El último día de su vida laboral, antes de jubilarse, lo pasaría adecentando el tiovivo, uno de cuyos caballos había sufrido desperfectos y tenía desconchones en la pintura. Desayunó con incertidumbre. Se repasó la barba oyendo las noticias y tras la ducha se enfundó uno de los tres monos azules de los que disponía. El que estaba más viejo de los tres. Viejo pero limpio y planchado.
El mono que llevaba aquel día que el parque de atracciones cumplió treinta años y hubo entrada gratis para los niños del barrio. Tomó el autobús. Saludó a los de siempre, preguntó al conductor por la salud de uno de sus hijos y se aseguró, una vez sentado y por tercera vez, de que en la fiambrera llevaba el bocadillo de jamón y queso manchego. Gotita de aceite. No había podido sentarse en el asiento que le gustaba, un poco al fondo pero no al fondo del todo, a la derecha, ventanilla. Miró la ciudad procurando descubrir nuevos detalles en un paisaje trillado de calles dormidas. Llegó al parque y saludó a los compañeros. Lunes. Los lunes el recinto cierra. Es el día grande de la brigada de mantenimiento.
Su jefe bromeó con él, anda que la vidorra que te vas a pegar, le dijo palmeándole la espalda. Dos de sus compañeros se dirigieron a la zona de los coches de choque, que siempre daban mucho trabajo y que debían estar a punto para la gran afluencia que se esperaba durante las vacaciones de Navidad. Él ascendió por la pequeña pendiente donde se enclavaba el tiovivo, justo al lado de la atracción conocida como el látigo, ahora la favorita del público tras años de reinado de la noria. Puso pie en la atracción. Miró. Revisó. Y se subió en el caballo maltrecho para hacer una prueba de carga.

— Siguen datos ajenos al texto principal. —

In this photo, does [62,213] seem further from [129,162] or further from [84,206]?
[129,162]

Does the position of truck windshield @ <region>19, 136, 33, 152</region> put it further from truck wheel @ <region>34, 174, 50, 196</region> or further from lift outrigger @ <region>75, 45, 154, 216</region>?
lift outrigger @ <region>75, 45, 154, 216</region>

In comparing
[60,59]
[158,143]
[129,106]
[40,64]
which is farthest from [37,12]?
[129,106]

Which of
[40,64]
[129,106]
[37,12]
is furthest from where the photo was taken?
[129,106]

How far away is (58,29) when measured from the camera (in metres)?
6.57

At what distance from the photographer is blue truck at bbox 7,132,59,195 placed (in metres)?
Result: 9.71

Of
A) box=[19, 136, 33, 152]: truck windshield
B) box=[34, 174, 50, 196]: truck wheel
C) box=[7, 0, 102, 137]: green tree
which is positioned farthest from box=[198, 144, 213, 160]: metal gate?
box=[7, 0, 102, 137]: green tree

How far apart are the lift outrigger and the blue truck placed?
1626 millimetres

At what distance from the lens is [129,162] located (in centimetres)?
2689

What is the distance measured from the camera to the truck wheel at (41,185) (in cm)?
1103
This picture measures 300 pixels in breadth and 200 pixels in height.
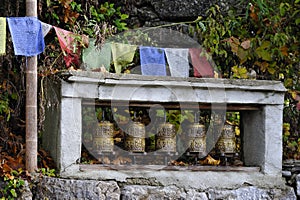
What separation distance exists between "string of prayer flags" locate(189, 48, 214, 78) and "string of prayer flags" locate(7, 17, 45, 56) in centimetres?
195

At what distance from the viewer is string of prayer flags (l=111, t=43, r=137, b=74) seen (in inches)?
277

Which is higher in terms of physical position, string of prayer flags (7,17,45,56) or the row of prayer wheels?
string of prayer flags (7,17,45,56)

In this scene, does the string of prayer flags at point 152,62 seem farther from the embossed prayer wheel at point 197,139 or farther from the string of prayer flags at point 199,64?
the embossed prayer wheel at point 197,139

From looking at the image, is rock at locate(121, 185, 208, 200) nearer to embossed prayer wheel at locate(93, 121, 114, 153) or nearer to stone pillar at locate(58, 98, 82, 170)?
embossed prayer wheel at locate(93, 121, 114, 153)

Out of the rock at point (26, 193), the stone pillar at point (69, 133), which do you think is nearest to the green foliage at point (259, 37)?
the stone pillar at point (69, 133)

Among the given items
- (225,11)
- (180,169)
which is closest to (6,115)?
(180,169)

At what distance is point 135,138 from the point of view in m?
6.52

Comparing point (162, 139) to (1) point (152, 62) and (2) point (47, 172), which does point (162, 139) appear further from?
(2) point (47, 172)

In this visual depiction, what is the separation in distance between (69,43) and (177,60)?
138 cm

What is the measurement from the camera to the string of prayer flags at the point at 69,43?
21.4 ft

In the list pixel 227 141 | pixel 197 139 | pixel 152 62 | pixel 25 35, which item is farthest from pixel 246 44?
pixel 25 35

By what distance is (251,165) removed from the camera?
6922 mm

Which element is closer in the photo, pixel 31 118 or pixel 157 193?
pixel 31 118

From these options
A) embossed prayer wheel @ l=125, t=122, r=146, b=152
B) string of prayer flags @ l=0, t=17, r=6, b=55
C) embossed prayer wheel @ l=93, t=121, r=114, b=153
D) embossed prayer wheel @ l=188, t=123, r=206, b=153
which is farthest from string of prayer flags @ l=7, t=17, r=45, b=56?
embossed prayer wheel @ l=188, t=123, r=206, b=153
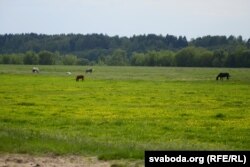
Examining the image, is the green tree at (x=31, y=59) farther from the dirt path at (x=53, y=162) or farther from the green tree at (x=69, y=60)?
the dirt path at (x=53, y=162)

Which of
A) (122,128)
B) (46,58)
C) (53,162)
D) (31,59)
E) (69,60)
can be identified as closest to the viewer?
(53,162)

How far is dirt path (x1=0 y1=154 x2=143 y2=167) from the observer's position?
10.6 m

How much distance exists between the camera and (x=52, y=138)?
47.8 feet

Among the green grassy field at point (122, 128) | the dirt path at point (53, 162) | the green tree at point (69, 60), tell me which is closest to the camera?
the dirt path at point (53, 162)

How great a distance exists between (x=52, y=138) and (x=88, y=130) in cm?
407

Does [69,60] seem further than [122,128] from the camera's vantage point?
Yes

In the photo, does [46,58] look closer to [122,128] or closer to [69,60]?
[69,60]

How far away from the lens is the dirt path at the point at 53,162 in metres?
10.6

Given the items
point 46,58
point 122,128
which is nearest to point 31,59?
point 46,58

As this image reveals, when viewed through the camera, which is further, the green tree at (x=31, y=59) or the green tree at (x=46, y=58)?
the green tree at (x=46, y=58)

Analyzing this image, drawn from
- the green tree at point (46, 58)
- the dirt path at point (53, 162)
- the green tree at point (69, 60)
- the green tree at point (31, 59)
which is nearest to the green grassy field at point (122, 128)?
the dirt path at point (53, 162)

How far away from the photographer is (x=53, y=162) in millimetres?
10914

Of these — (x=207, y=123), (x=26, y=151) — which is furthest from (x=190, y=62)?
(x=26, y=151)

Noventa y cinco kilos de operario de mantenimiento bien repartidos en un cuerpo de un metro y ochenta y pico centímetros de largo. Oyó entonces un leve sonido, un crujido, que por un momento no supo distinguir. No sabía si procedía de la madera del caballo o de su propio cuerpo. Pero era el sonido del propio mecanismo del tiovivo, que con él montado en el caballo desconchado comenzó a girar, se puso en marcha. Se encendieron las luces de la atracción y comenzó a sonar el soniquete.
El tiovivo cogió velocidad y, sin saber de donde habían salido ni cómo no los había visto, atisbó a todos los compañeros del parque, que asomaban por la pendiente y lo jaleaban y le aplaudían coreando su nombre y dando vivas. Esta vuelta es en tu honor, le pareció oír que gritaba uno de sus colegas. Se agarró fuerte al caballo.